Tip: The sooner you discuss everyone’s role in financing a college education, the better. Remember, you can take out a loan to fund college, but you cannot take out a loan to fund your retirement.
- Help your student identify the top 5-10 schools by researching:
- Student-to-faculty ratio
- Nationwide course study ranking
- Sports, clubs, and organizations
- Study abroad programs
- The total cost of materials and services, including tuition, room, board, books, fees, meal plan, laundry facilities, parking pass and transportation home
- Determine deal breakers and nice-to-have benefits before visiting and applying to colleges. Application fees and the cost to travel to multiple colleges can become expensive quickly. Narrow down your top choices before hitting the road.

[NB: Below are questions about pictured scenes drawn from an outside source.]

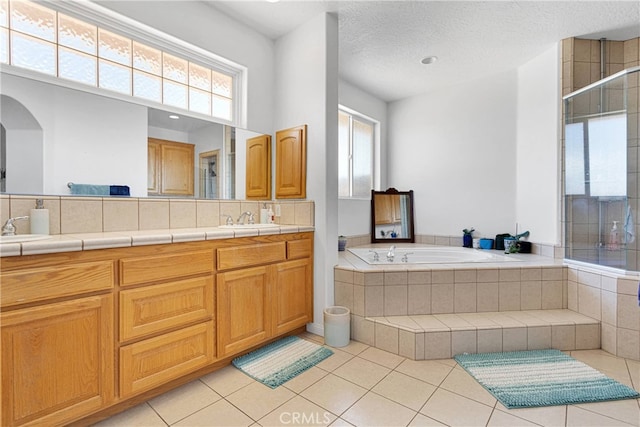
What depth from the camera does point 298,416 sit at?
4.77 ft

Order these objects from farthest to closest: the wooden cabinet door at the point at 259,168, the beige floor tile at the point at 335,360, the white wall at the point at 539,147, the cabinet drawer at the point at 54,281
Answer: the white wall at the point at 539,147 → the wooden cabinet door at the point at 259,168 → the beige floor tile at the point at 335,360 → the cabinet drawer at the point at 54,281

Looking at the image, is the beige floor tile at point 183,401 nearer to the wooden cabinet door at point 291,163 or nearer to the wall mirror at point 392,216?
the wooden cabinet door at point 291,163

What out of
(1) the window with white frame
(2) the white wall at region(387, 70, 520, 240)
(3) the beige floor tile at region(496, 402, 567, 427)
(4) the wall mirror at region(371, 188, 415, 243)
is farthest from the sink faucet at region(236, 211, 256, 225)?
(2) the white wall at region(387, 70, 520, 240)

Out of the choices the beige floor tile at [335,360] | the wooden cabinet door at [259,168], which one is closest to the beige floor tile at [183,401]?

Checklist – Managing College Financing
- Be prepared. Gather the following documentation before you get started:
- Federal Student Aid ID – You can locate this by visiting the page on how to create a new FSA ID.
- Parents’ and student Social Security number (SSN)
- Parents’ and student driver’s licenses
- Prior year tax return, including W-2s for each employer
- Records of assets like bank and investment statements, real estate value (including investment real estate or second homes), etc.
- Reach out to the schools under consideration for a list of scholarships and their application deadlines. As a member of Delta Community Credit Union, students may apply for our scholarship programs.
- Complete the Free Application for Federal Student Aid (FAFSA) to determine eligibility for programs such as grants, loans, or work-study offered through the federal government. This action will be required once per school year.
Tip: The federal government’s financial aid formula excludes the following asset types from determining a student’s financial need:
- Retirement assets, including IRAs, 401(k)s, 403(b)s
- Home equity in a primary residence
- Cash value of life insurance
- Set up a meeting with the school’s financial aid office to discuss funding that is and is not paid back. Be sure to understand when payments begin, who is assuming financial responsibility for subsidized or unsubsidized loans, and the interest rate that will be charged now or in the future.
- The student should establish a monthly budget for their spending in college.
- Set up a Checking Account so that the student can easily deposit money should they have an emergency, or to manage month to month expenses.